__Material to process__:

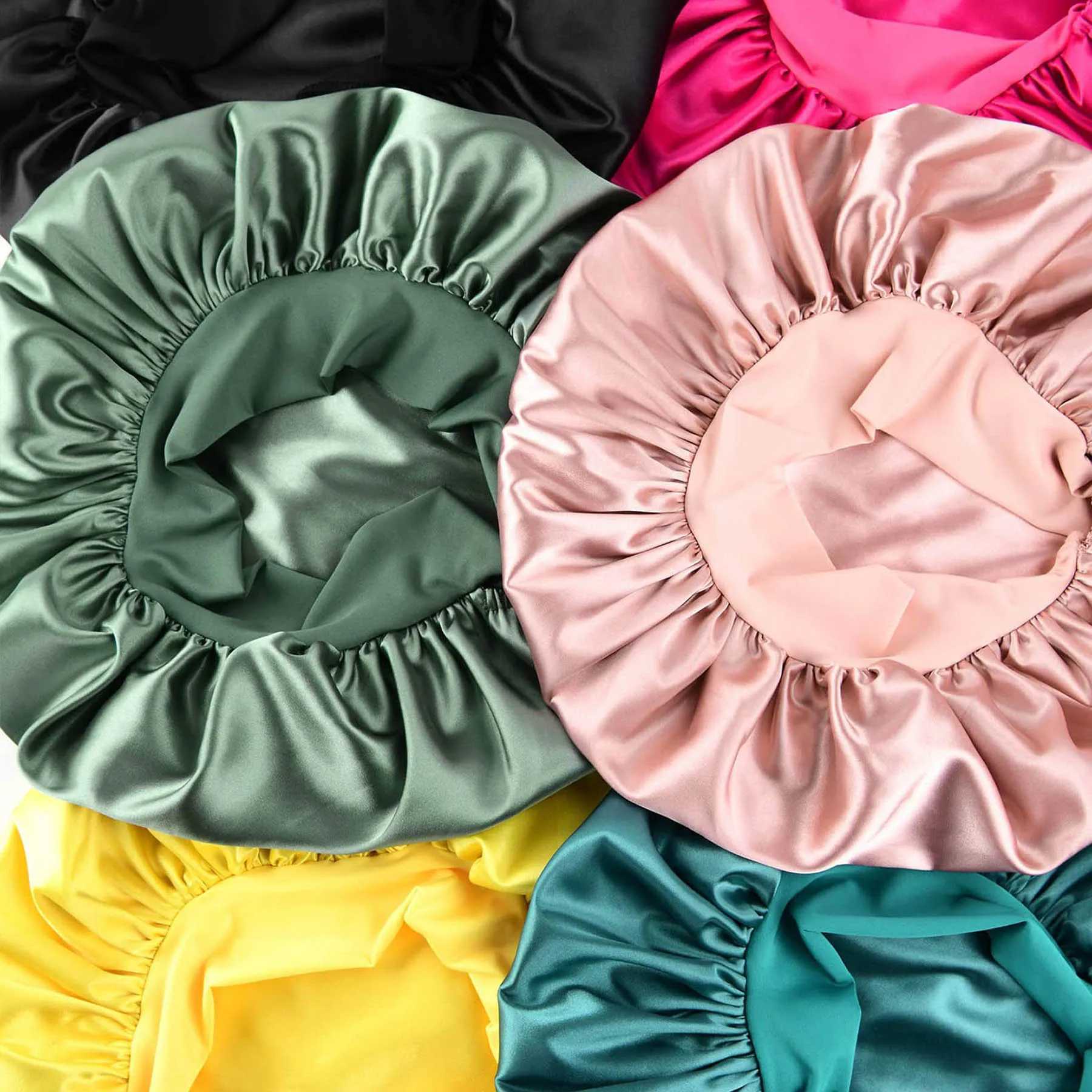 Silk Satin Bonnets for Sleeping Elastic Wide Band Silk Hair wr Bonnets Silk Sleeping C for Curly Hair Long Hair Women MenXJ241205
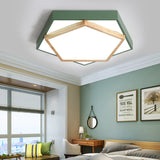 Pentagon Macaron Acrylic Led Flush Mount Lamp In White/Warm/Natural Light - Sizes 14/18/21.5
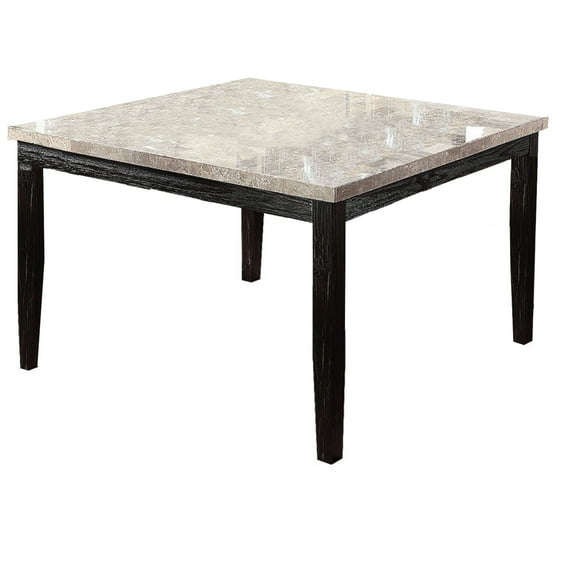 Celeste Faux Marble/Wood Counter Height Table in Antique Black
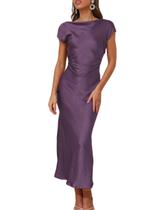 Vestido de cetim Gmeitoey, manga curta, capuz, costas, verão, para mulheres Vestido de cetim Gmeitoey, manga curta, capuz, costas, verão, para mulheres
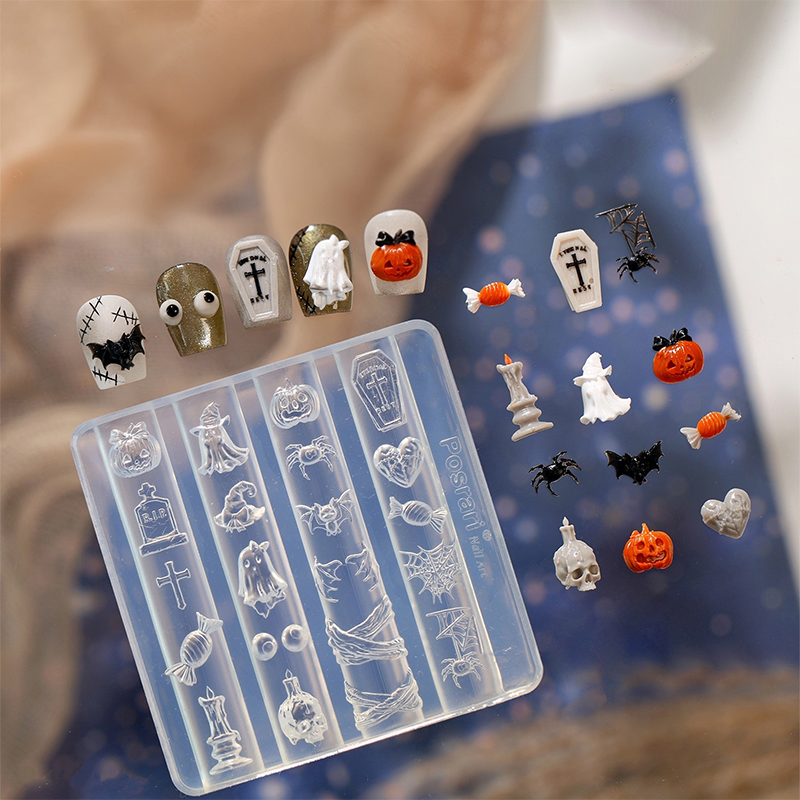 Halloween Silicone Mold - 5D Nail Art Charm Sculpture Decoration Carving Templates for DIY Precise Pattern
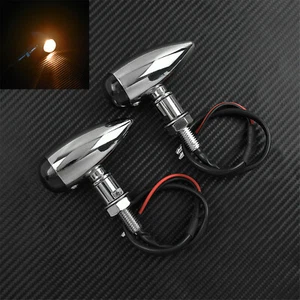 2X 10 mm cromo bala ámbar indicador de giro luz intermitente apto para Harley - Imagen 1 de 7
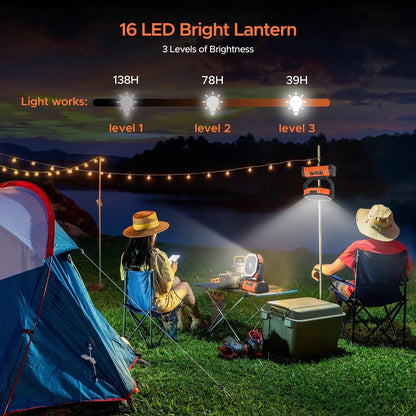 20000mAh Portable Camping Fan with LED Light & Remote Control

__Activity__:
Set out the material from its first line up to and including the line with "para mulheres Vestido" as a Markdown table with the columns Row and Text, numbering each row and skipping blank lines. Leave the pictures out of the answer.

__Answer section__:
| Row | Text |
|---|---|
| 1 |  Silk Satin Bonnets for Sleeping Elastic Wide Band Silk Hair wr Bonnets Silk Sleeping C for Curly Hair Long Hair Women MenXJ241205 |
| 2 |  Pentagon Macaron Acrylic Led Flush Mount Lamp In White/Warm/Natural Light - Sizes 14/18/21.5 |
| 3 |  Celeste Faux Marble/Wood Counter Height Table in Antique Black |
| 4 |  Vestido de cetim Gmeitoey, manga curta, capuz, costas, verão, para mulheres Vestido de cetim Gmeitoey, manga curta, capuz, costas, verão, para mulheres |